To provide fast and efficient storage resources in VDI environments, you must separate applications from the underlying desktop image. Storing individual user profiles, each with the user’s applications, would cause your storage capacity and IOPS requirements to skyrocket. Application-layering products separate applications from the underlying OS and encapsulate them so users can incorporate them without bloating the base desktop image.
Liquid Labs ProfileUnity FlexApp allows users to install their own applications into their virtual desktops at login. Using a simple layering architecture, the company says applications can be installed in seconds and follow the profile after the user logs off. Liquid Labs plans to offer ProfileUnity FlexApp for general availability this quarter.
Unidesk Corp. bills its Unidesk Desktop Management software as a virtual desktop management solution. It layers applications into VDI environments, manages desktop images and provides persona or profile management capabilities.

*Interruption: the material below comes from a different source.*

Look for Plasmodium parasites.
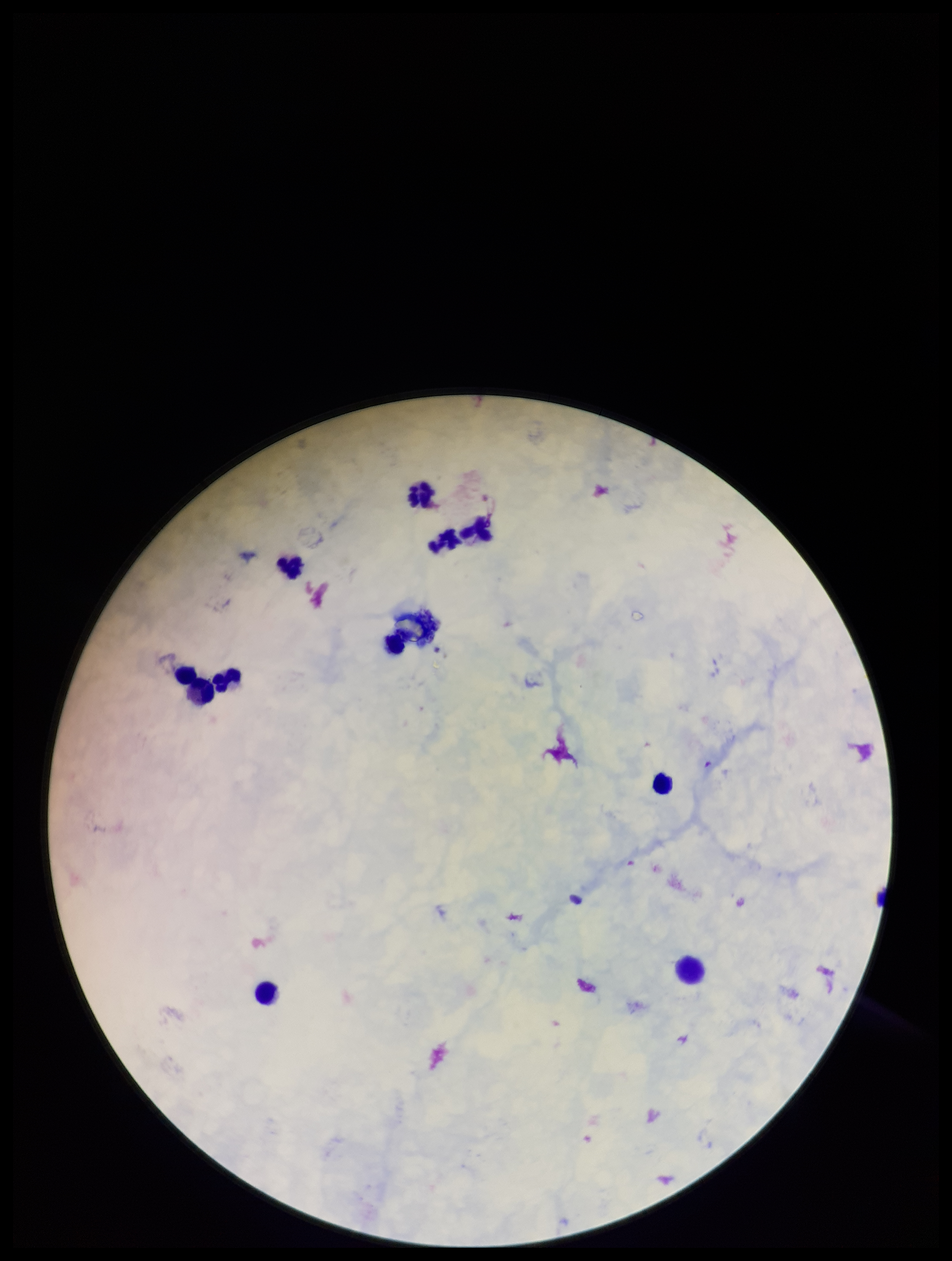
None identified.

The Ohio Department of Developmental Disabilities (DoDD) runs Unidesk along with Whiptail solid-state drive SAN arrays for its 1,200-user VDI deployment. “What that does is allows us to layer in different software for different people,” said Brian Brothers, DoDD’s network administrator manager, of Unidesk. The product also manages his application licenses so he doesn’t worry about violating those agreements and offers deduplication to save more storage capacity.